Have you ever read the book The Seven Habits Of Highly Effective People by Stephen R. Covey? With more than 15 million copies sold, this book was named as one of the top 10 most influential books of all time by Forbes Magazine. That made me start thinking of what the seven habits of highly effective powersports dealers should be. I spent many years of successfully identifying some of the right and wrong ways of operating four franchised dealerships in Atlanta, Georgia. Since then, I’ve been fortunate enough to have exposure to hundreds of dealers in many different markets. Some have been really good, and some really bad.
Let’s take a look at the seven habits of highly effective powersports dealers.

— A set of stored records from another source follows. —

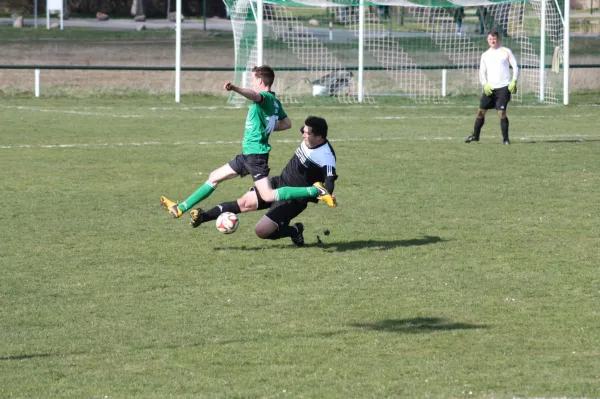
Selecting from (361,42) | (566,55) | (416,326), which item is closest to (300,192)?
(416,326)

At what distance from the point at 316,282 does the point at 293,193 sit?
157 cm

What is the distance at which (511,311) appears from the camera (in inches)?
329

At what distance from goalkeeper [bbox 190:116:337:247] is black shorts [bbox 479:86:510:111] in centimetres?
932

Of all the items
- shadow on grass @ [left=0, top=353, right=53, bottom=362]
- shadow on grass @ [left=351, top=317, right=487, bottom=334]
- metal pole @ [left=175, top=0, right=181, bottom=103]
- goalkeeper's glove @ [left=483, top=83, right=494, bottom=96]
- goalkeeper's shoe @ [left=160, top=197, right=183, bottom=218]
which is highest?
metal pole @ [left=175, top=0, right=181, bottom=103]

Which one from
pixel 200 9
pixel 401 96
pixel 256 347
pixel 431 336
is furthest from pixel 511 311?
pixel 200 9

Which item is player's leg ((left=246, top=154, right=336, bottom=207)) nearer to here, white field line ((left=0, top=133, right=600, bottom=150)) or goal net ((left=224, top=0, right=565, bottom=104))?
white field line ((left=0, top=133, right=600, bottom=150))

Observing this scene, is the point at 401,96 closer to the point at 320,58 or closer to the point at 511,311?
the point at 320,58

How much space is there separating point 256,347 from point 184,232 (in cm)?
469

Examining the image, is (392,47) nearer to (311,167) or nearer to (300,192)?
(311,167)

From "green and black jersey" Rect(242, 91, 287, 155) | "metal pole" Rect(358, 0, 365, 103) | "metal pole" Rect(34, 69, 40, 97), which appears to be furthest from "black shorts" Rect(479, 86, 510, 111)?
"metal pole" Rect(34, 69, 40, 97)

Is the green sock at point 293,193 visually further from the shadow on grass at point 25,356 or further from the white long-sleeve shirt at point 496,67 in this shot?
the white long-sleeve shirt at point 496,67

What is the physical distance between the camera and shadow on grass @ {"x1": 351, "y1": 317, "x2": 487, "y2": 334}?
7.84 meters

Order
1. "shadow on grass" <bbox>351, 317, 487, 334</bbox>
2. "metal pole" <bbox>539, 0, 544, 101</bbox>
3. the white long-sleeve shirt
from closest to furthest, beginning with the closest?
1. "shadow on grass" <bbox>351, 317, 487, 334</bbox>
2. the white long-sleeve shirt
3. "metal pole" <bbox>539, 0, 544, 101</bbox>

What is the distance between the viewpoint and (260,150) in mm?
11070
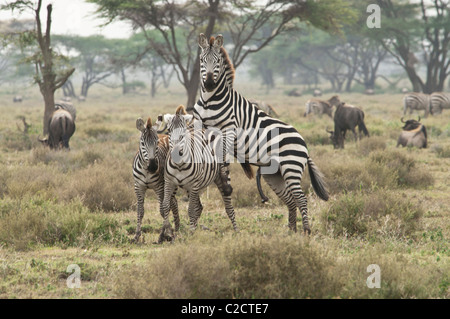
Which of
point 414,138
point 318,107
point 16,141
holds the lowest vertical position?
point 16,141

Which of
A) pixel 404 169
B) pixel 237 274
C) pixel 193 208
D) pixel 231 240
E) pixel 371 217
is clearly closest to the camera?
pixel 237 274

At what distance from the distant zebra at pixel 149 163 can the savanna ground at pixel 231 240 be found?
588 millimetres

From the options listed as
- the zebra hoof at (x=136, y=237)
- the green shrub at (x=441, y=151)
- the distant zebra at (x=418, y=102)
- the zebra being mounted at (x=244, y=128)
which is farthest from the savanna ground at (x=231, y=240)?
the distant zebra at (x=418, y=102)

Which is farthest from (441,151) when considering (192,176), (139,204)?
(139,204)

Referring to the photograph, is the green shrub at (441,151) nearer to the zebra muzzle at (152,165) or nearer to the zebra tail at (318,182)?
the zebra tail at (318,182)

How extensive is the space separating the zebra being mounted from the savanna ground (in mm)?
803

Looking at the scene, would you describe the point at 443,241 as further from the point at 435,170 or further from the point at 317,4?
the point at 317,4

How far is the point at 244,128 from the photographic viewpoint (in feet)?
22.9

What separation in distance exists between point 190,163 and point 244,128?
105 cm

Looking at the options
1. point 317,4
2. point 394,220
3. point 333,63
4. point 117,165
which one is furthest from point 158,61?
point 394,220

Develop A Marketing Plan: "We waste half of our money on advertising; the only problem is we don’t know which half." Isn’t this the truth? Top dealers have a marketing budget, which is consistently spent in the areas that generate the most sales leads for the investment. Some dealers go by 1% of total sales and others take a more conservative approach of $50 per unit sold (based on forecast unit sales). This means you’d better get good at smiling and saying "no thank you" to all of the different people who have the solution to your advertising needs. The money is in the metal and one of the best ways to sell more units is to generate more sales leads through a strong consistent marketing plan.
Have A Selling System: Today’s effective dealers have a sales team who know how to properly welcome customers to the dealership, interview and investigate to determine customer’s wants and needs, develop rapport, perform value-building presentations and ask for the sale. Their sales managers have implemented an accurate traffic log or CRM so they can quantify floor traffic, advertising reach, diagnose individual salesperson’s strengths’ and weaknesses and follow up with sold and unsold customers. But that’s not all these dealers also have a strong selling system in place for the parts and accessories and service departments.
Foster A Customer Satisfaction Culture: We’re selling fun! The Internet will never be able to compete with a store whose employees smile, call customers by their first names, care about their appearance and hygiene and generally treat people the way they would like to be treated. Service after the sale leads to more repeat and referral business. It’s much less expensive to keep existing customers than buy new ones.